Monday, July 23, 2007

The CCTV Building, Beijing

Late in the evening on Saturday, OES, AL, and I each tried to explain to friends what the Rem Koolhaas/OMA designed CCTV building in China is supposed to look like. Initially, we tried making Ls out of each of our hands and connecting them, but this was not clarifying. OES toyed with an ashtray, a pack of cigarettes, and a finger shaped like an L, but that didn't bring us much closer. Finally, he settled on a metaphor: imagine a Rubix cube with a 2x2 cube from the bottom corner removed. It was the closest we got, and although I suggested that you would also need to remove the remaining squares of a 2x2 cube from the opposite top corner, OES was unconvinced, and he's the architect, so I left it at that. AL, recently returned from Beijing, also swore that the towers were angled inwards, which was briefly debated as possibly just a function of perspective, but in the end, correct.

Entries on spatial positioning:

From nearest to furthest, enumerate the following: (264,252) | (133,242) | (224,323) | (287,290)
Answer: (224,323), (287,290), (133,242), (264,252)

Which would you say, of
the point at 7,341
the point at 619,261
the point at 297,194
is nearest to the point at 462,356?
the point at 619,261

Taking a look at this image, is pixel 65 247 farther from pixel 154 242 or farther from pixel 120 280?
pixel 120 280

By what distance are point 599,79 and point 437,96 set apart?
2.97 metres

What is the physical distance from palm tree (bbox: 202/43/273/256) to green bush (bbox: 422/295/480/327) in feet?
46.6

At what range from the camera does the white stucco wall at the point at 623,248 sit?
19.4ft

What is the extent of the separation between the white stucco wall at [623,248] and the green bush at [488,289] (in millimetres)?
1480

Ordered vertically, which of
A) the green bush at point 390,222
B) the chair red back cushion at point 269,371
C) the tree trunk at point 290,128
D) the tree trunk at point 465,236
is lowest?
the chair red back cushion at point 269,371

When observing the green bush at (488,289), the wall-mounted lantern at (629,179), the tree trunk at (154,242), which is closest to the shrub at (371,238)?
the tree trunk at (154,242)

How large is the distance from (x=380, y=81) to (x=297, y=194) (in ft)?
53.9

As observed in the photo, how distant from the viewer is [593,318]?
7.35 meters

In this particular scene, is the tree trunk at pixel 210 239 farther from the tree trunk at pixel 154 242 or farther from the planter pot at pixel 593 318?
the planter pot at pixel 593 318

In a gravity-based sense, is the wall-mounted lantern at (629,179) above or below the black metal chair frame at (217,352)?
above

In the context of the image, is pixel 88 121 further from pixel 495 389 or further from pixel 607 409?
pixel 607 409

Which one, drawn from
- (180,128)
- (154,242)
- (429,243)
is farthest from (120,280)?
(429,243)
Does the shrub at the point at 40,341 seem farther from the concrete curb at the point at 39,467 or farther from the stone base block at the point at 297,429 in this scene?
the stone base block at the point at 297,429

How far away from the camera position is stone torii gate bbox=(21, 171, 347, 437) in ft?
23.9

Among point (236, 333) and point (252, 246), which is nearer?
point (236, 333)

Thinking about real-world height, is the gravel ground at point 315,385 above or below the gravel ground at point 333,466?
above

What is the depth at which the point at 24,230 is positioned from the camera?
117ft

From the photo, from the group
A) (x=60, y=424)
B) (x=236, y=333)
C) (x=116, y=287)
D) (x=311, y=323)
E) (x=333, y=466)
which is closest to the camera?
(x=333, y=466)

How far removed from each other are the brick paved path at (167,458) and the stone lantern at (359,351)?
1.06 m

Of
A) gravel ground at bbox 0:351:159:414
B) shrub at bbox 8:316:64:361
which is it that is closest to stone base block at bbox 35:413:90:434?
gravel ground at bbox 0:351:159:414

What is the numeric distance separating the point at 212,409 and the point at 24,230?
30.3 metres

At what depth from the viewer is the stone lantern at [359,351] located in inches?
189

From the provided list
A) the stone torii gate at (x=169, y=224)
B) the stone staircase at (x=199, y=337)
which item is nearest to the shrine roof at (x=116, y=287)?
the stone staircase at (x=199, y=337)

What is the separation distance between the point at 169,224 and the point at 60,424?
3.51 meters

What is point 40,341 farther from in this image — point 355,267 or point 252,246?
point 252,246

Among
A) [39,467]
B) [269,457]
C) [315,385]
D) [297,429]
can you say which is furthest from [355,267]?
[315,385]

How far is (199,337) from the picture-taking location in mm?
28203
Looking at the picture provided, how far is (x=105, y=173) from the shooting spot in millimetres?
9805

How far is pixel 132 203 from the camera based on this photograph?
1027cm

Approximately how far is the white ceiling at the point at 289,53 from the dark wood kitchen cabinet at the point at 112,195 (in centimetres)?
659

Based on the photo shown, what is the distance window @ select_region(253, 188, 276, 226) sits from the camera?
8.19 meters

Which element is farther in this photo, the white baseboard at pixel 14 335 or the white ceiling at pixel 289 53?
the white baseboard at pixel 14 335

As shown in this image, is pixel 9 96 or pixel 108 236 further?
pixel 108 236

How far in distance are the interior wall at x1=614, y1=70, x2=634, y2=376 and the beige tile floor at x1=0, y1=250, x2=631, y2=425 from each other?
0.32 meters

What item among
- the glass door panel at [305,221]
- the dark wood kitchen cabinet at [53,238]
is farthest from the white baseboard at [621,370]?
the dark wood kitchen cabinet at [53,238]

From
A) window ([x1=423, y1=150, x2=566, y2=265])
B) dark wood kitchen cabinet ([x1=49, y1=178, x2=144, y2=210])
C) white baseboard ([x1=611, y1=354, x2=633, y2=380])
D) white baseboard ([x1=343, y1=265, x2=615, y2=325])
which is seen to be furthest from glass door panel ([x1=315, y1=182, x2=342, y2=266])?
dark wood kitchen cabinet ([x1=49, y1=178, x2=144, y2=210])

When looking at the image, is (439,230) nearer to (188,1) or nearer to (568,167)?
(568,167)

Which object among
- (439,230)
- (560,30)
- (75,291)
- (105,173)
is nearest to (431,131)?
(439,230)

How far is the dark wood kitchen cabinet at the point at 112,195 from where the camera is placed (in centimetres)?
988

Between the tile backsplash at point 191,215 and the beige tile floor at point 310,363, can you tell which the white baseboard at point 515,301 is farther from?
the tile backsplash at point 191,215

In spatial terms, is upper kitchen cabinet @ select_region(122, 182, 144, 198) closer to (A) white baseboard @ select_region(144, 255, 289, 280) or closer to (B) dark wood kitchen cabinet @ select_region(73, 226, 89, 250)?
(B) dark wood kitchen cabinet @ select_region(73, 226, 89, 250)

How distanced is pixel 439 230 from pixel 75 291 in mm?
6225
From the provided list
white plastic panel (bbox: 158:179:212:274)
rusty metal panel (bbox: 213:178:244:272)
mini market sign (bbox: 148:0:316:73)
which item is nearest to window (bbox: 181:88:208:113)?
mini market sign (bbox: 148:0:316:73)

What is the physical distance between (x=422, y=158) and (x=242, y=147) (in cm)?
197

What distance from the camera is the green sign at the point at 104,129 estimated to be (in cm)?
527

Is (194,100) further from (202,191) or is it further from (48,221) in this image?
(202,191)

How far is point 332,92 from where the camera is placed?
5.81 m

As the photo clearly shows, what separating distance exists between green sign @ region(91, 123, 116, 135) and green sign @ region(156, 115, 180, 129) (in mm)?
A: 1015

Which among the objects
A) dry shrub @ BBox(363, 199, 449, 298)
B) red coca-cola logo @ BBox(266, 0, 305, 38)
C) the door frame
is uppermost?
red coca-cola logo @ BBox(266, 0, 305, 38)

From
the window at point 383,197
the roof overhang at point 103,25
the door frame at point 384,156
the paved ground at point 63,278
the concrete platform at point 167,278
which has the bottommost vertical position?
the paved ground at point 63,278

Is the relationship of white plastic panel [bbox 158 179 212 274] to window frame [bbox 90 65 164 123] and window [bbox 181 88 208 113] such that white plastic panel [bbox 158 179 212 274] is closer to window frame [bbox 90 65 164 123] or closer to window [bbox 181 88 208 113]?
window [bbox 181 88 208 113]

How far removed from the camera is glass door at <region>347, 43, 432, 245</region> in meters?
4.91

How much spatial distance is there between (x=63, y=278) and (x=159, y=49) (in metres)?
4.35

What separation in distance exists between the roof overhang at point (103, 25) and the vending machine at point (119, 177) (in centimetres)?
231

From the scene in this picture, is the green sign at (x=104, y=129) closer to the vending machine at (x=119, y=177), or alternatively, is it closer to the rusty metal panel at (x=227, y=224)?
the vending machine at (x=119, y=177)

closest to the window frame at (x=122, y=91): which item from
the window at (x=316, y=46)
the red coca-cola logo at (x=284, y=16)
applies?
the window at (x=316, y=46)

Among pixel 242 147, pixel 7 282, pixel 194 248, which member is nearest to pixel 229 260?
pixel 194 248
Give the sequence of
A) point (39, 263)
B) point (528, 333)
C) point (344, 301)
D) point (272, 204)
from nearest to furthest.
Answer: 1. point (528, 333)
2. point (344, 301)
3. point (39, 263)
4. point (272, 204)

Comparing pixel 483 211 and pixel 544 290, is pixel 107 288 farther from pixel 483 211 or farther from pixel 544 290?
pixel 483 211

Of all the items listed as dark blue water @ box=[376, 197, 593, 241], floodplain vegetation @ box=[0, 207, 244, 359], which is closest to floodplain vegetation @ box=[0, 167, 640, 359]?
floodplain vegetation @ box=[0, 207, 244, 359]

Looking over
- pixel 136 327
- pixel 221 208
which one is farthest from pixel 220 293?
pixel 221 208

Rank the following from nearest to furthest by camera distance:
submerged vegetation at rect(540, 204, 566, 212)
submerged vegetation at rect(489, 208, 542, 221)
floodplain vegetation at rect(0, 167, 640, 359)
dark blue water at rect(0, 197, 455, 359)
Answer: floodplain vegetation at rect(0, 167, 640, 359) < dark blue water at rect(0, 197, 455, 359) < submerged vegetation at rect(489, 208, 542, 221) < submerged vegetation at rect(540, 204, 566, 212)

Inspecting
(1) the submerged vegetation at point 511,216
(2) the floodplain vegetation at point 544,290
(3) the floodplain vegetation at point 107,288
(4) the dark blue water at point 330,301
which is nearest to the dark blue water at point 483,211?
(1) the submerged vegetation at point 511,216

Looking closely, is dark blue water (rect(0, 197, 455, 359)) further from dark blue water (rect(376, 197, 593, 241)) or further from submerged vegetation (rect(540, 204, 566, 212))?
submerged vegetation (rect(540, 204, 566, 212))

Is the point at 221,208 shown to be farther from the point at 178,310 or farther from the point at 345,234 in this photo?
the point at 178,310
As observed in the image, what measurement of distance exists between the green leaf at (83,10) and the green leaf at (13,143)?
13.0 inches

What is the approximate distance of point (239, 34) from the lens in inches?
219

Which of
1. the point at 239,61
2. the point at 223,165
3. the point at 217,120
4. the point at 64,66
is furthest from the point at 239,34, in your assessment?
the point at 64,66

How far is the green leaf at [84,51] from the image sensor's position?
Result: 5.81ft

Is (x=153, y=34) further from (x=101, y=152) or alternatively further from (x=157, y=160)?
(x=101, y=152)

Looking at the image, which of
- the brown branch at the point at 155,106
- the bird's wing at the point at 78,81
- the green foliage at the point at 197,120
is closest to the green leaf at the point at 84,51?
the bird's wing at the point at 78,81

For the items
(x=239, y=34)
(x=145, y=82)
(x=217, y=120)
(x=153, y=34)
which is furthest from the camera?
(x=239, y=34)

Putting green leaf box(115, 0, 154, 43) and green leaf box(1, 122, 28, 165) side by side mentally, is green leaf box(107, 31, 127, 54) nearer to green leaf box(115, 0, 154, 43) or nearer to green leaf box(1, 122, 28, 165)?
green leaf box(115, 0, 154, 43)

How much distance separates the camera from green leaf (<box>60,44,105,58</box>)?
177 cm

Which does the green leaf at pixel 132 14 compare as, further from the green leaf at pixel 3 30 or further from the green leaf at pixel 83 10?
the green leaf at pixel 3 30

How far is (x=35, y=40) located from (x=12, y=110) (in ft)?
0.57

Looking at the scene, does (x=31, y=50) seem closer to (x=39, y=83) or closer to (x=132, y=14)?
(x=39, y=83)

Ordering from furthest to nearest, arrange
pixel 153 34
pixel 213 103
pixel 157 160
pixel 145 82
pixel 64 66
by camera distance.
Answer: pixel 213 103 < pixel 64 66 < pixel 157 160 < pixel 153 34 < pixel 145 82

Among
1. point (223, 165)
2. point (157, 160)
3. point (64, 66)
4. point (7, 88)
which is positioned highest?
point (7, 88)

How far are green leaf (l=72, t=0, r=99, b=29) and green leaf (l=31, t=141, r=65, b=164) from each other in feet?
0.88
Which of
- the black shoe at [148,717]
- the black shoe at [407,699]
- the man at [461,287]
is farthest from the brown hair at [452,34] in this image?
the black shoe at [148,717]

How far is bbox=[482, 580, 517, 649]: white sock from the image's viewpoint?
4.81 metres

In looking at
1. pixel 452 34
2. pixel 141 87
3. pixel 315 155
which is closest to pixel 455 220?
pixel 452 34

* JOBS:
1: How would you render this sentence from the post about the CCTV Building in Spanish: "Initially, we tried making Ls out of each of our hands and connecting them, but this was not clarifying."
2: In the post about the CCTV Building, what metaphor did OES finally settle on?
3: Carry the post about the CCTV Building forward from where it stops.
This material comes from a separate source.

* ANSWERS PROVIDED:
1: Al principio, intentamos formar una L con cada una de nuestras manos y unirlas, pero eso no aclaraba nada.

2: A Rubix cube with a 2x2 cube removed from the bottom corner.

3:
The building is being constructed, targeting the 2008 Olympics in Beijing. The images above represent artists' renditions of the fairly striking final building, and the images below are from Flickr, showing construction in progress. AL mentioned her amazement at how so much of the construction in China, where cranes dot the skyline, is also achieved through sheer manpower, with bamboo scaffolding scaling the same heights as the skyscrapers themselves. Of course, so many of the towers in New York and Chicago were raised the same way throughout the 2oth century, with skilled and unskilled laborers scaling heights in open air, on the thinnest of exo-skeletons, including the notable contribution of Mohawk ironworkers in New York. That this tradition of building continues in China and India is not surprising, but no less impressive.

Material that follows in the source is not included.